• _Aangeleverde tekst_:
|---|

KURHAUS


(Door Peter Flik, photosooph te Hongarije)

Altijd maar weer daar heen, terug naar de jeugdjaren. Jeugdjaren die er niet meer zijn. Naar opgeheven plekken, naar mensen die er ook al jaren niet meer zijn. De oudste zijn op pleinen vol met mensen die hun wensen najagen. Veel te veel even gaan zitten. Weemoed te lijf gaan met een glas.
      Het werd dit jaar terug naar den Haag. Ik was acht of negen. De zomers bracht ik door bij zus A. in die stad. Thuis hield ik het niet vol, oude ouders die geen vrienden hadden maar wel veel kennissen. Gepraat over niks. Niks voor mij.
      Het liefst zat ik in een café. In de Wagenstraat. Maar daar was ik veel te jong voor. De oude mannen met hun glaasjes waren nog niet bereikbaar voor me. Die waren voor later. En later waren ze er misschien al niet meer, dat voelde ik toen al.

Dus werden het de trams waar ik me mee bezig hield. Bijna iedere dag nam ik er één. Graag naar Scheveningen. Lijn elf had mijn voorkeur. Die reed grote delen van het traject op een eigen baan en had een sterke motorwagen. Het eindpunt was bij de vuurtoren, en natuurlijk bij de zee. Daar was verder niet zoveel te beleven en meestal nam ik later dus de acht of negen naar Scheveningen Strandbad. Vooral de route van de acht langs het Vredespaleis was schitterend. Aan het einde wachtte het imposante Kurhaus. En ook al was ik voor het betreden ervan te jong, maakte me dat niet zoveel uit, dan liep je er maar om heen. En ja, ook toen al, een harinkje ging er wel in.

|---|

• _Brongegevens_:
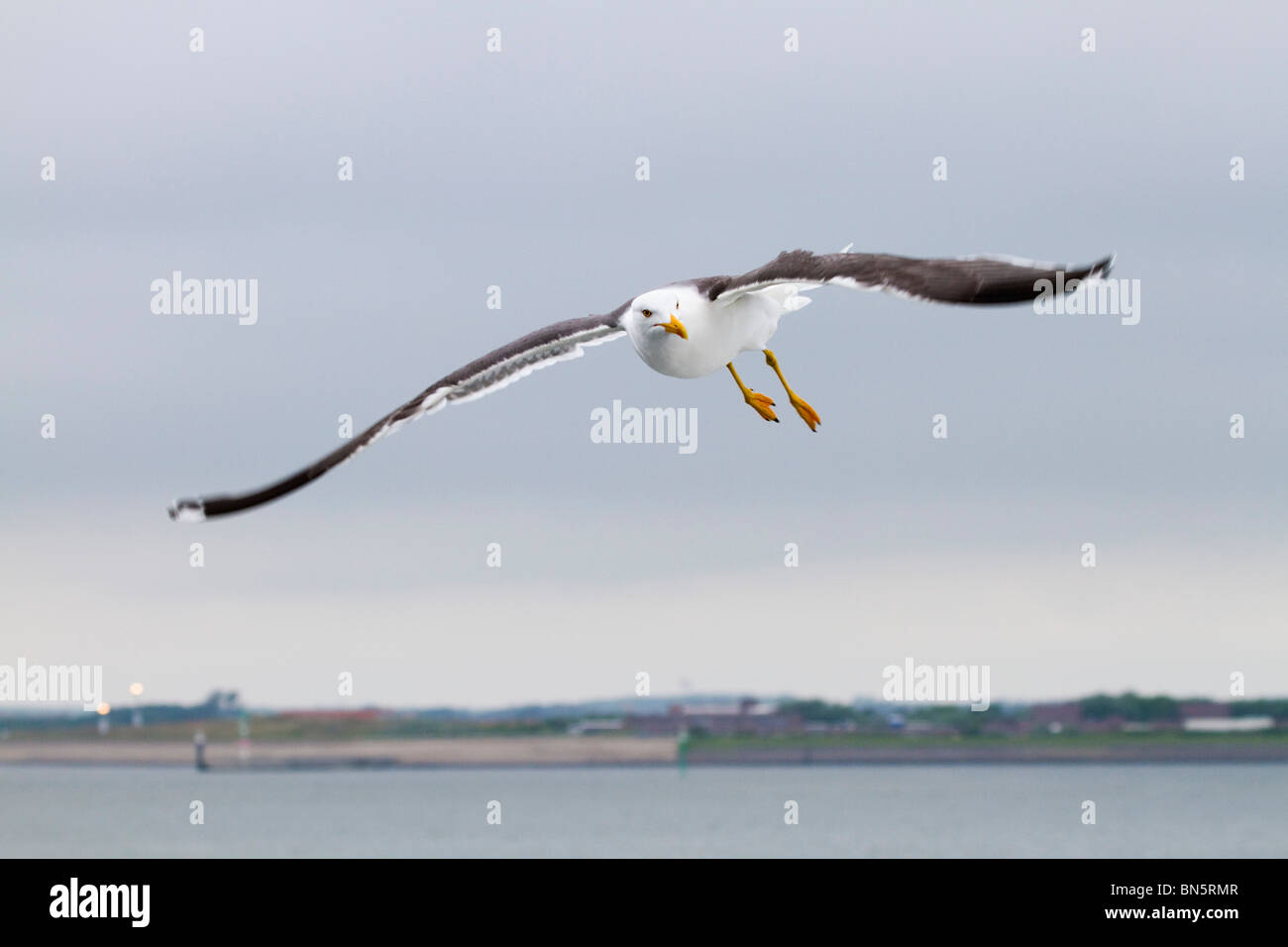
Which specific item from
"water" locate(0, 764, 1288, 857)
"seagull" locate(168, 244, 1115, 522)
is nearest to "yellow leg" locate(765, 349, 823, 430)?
"seagull" locate(168, 244, 1115, 522)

|---|

Citeer alsjeblieft de volledige aangeleverde tekst hierboven woord voor woord.

• _Antwoord_:
KURHAUS


(Door Peter Flik, photosooph te Hongarije)

Altijd maar weer daar heen, terug naar de jeugdjaren. Jeugdjaren die er niet meer zijn. Naar opgeheven plekken, naar mensen die er ook al jaren niet meer zijn. De oudste zijn op pleinen vol met mensen die hun wensen najagen. Veel te veel even gaan zitten. Weemoed te lijf gaan met een glas.
      Het werd dit jaar terug naar den Haag. Ik was acht of negen. De zomers bracht ik door bij zus A. in die stad. Thuis hield ik het niet vol, oude ouders die geen vrienden hadden maar wel veel kennissen. Gepraat over niks. Niks voor mij.
      Het liefst zat ik in een café. In de Wagenstraat. Maar daar was ik veel te jong voor. De oude mannen met hun glaasjes waren nog niet bereikbaar voor me. Die waren voor later. En later waren ze er misschien al niet meer, dat voelde ik toen al.

Dus werden het de trams waar ik me mee bezig hield. Bijna iedere dag nam ik er één. Graag naar Scheveningen. Lijn elf had mijn voorkeur. Die reed grote delen van het traject op een eigen baan en had een sterke motorwagen. Het eindpunt was bij de vuurtoren, en natuurlijk bij de zee. Daar was verder niet zoveel te beleven en meestal nam ik later dus de acht of negen naar Scheveningen Strandbad. Vooral de route van de acht langs het Vredespaleis was schitterend. Aan het einde wachtte het imposante Kurhaus. En ook al was ik voor het betreden ervan te jong, maakte me dat niet zoveel uit, dan liep je er maar om heen. En ja, ook toen al, een harinkje ging er wel in.